Just struggling with my first oversampling, how far I am of all that and always be... :(
 

joeyd999

Joined Jun 6, 2011
6,300
Please remember, everyone, that these scientists want the data to be a confirmation of gravity waves. There will be a strong tendency for them to try to tie every blip within a second or so to the event, coincidence or not. Confirmation bias will rule the day, for at least a short time. Keep a level head, accept the data as it arrives, but always, always maintain a bit of skepticism.
 

Thread Starter

cmartinez

Joined Jan 17, 2007
8,765
hese scientists want the data to be a confirmation of gravity waves
Agreed... but that's why it took them months to publish their results. They'll better be damn sure... now their reputation, and careers, are at stake.

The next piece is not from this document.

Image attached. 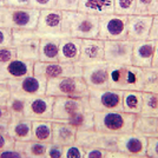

Still, we have to wait for independent confirmation. That's the only real way to be sure.
 

nsaspook

Joined Aug 27, 2009
16,326
Please remember, everyone, that these scientists want the data to be a confirmation of gravity waves. There will be a strong tendency for them to try to tie every blip within a second or so to the event, coincidence or not. Confirmation bias will rule the day, for at least a short time. Keep a level head, accept the data as it arrives, but always, always maintain a bit of skepticism.
I'm full of skepticism when some reported result upsets well tested theories like the speed of c with the FTL neutrino fiasco. In this case there is actually very little doubt that gravitation waves exist because if they didn't the entire theory of a finite speed limit for information/energy about changes in the universe (gravity is not a force in GR, its a result of curved spacetime) would be not be just incomplete but in error. What would be really surprising is if LIGO conclusively failed to detect gravitational waves as the energy transport for those changes once our technology advanced to the point of building a proper detector.

The detection of gravitational waves will test that general relativity works at the extreme high end of the strong gravity scale. This brings it into the realm of study with real data instead of just theory.

That's very exciting to me but what will we hear when we listen in?